> What the task requires:
Although the entries contain pictures, return everything else in them verbatim and omit the pictures.

> Extracted data:
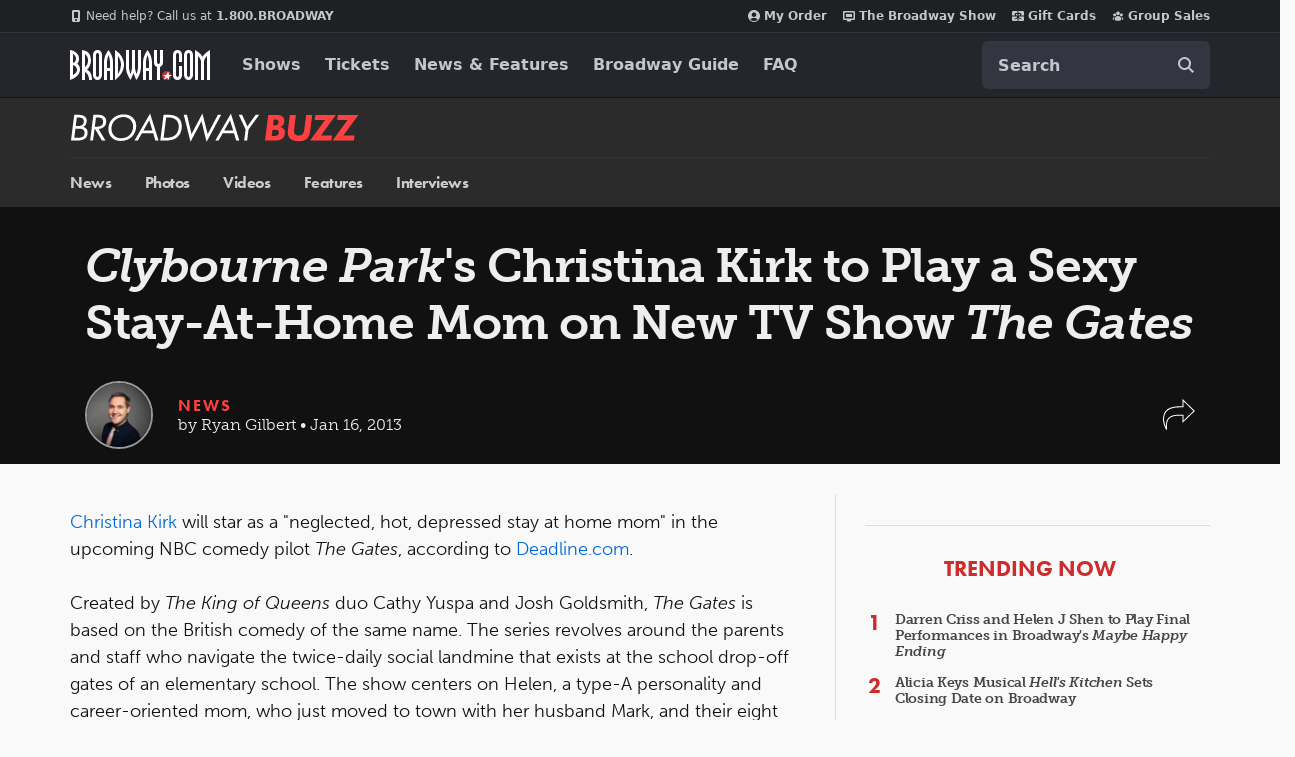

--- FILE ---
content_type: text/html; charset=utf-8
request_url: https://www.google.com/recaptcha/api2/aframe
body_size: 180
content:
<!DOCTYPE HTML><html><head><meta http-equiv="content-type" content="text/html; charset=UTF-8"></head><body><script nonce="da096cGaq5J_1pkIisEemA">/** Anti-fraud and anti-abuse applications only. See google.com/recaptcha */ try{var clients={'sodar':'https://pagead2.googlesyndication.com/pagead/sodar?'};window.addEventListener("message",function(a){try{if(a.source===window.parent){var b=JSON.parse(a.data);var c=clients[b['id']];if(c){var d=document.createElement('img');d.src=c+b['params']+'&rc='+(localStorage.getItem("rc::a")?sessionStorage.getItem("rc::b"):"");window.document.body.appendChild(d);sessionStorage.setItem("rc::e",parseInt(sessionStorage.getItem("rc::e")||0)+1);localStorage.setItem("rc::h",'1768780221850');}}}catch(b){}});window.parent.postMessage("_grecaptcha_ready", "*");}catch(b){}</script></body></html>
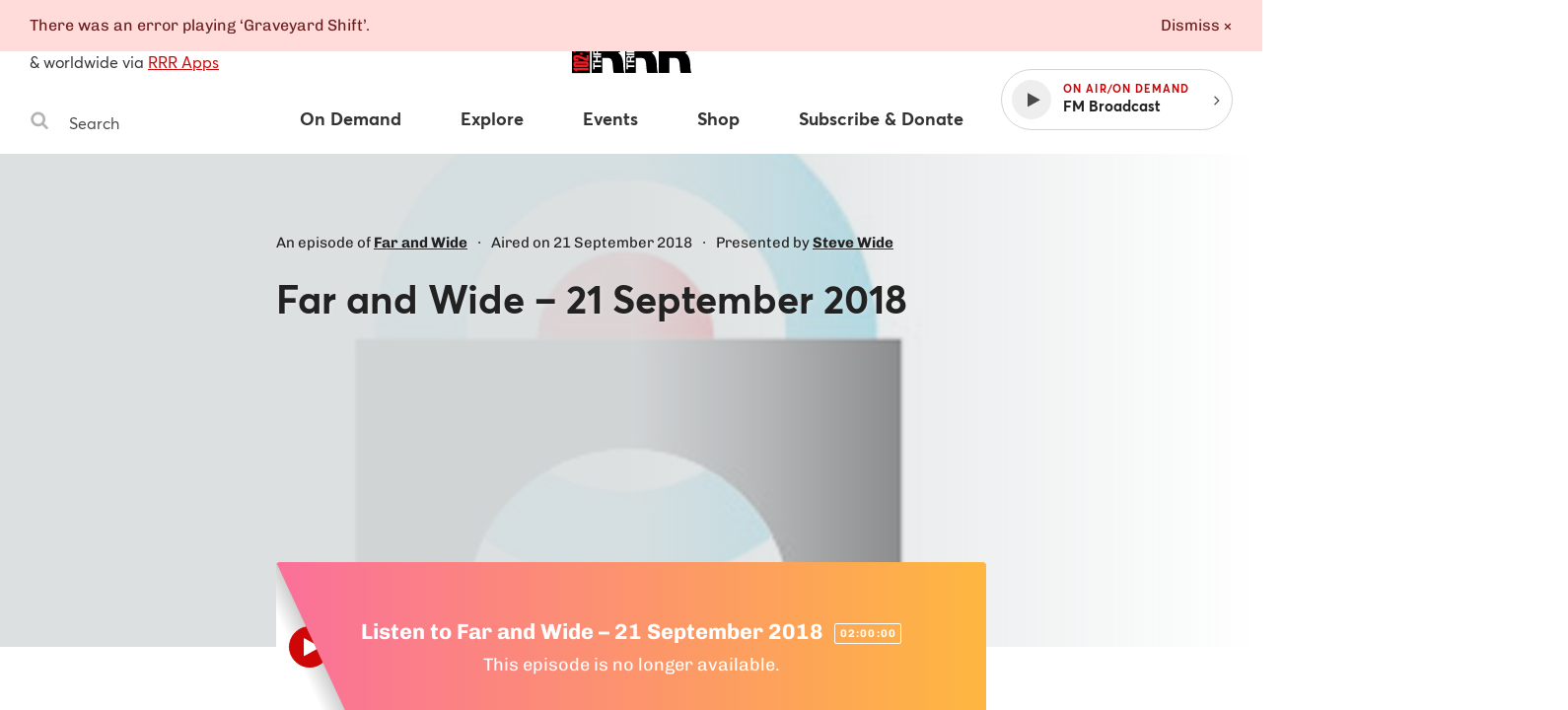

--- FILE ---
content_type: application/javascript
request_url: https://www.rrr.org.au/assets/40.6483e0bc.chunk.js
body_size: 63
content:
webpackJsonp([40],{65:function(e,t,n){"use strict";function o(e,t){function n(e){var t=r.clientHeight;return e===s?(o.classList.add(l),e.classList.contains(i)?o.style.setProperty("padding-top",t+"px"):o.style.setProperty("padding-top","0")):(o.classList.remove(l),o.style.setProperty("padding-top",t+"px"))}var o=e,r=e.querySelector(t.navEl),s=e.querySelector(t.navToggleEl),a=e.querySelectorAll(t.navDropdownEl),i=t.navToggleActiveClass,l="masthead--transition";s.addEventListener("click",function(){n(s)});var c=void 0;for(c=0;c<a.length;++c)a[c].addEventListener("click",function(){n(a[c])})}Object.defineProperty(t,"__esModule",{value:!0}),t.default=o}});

> Result:
--- FILE ---
content_type: text/html; charset=utf-8
request_url: https://www.google.com/recaptcha/api2/aframe
body_size: 180
content:
<!DOCTYPE HTML><html><head><meta http-equiv="content-type" content="text/html; charset=UTF-8"></head><body><script nonce="da096cGaq5J_1pkIisEemA">/** Anti-fraud and anti-abuse applications only. See google.com/recaptcha */ try{var clients={'sodar':'https://pagead2.googlesyndication.com/pagead/sodar?'};window.addEventListener("message",function(a){try{if(a.source===window.parent){var b=JSON.parse(a.data);var c=clients[b['id']];if(c){var d=document.createElement('img');d.src=c+b['params']+'&rc='+(localStorage.getItem("rc::a")?sessionStorage.getItem("rc::b"):"");window.document.body.appendChild(d);sessionStorage.setItem("rc::e",parseInt(sessionStorage.getItem("rc::e")||0)+1);localStorage.setItem("rc::h",'1768780221850');}}}catch(b){}});window.parent.postMessage("_grecaptcha_ready", "*");}catch(b){}</script></body></html>

--- FILE ---
content_type: application/javascript
request_url: https://www.rrr.org.au/assets/40.6483e0bc.chunk.js
body_size: 63
content:
webpackJsonp([40],{65:function(e,t,n){"use strict";function o(e,t){function n(e){var t=r.clientHeight;return e===s?(o.classList.add(l),e.classList.contains(i)?o.style.setProperty("padding-top",t+"px"):o.style.setProperty("padding-top","0")):(o.classList.remove(l),o.style.setProperty("padding-top",t+"px"))}var o=e,r=e.querySelector(t.navEl),s=e.querySelector(t.navToggleEl),a=e.querySelectorAll(t.navDropdownEl),i=t.navToggleActiveClass,l="masthead--transition";s.addEventListener("click",function(){n(s)});var c=void 0;for(c=0;c<a.length;++c)a[c].addEventListener("click",function(){n(a[c])})}Object.defineProperty(t,"__esModule",{value:!0}),t.default=o}});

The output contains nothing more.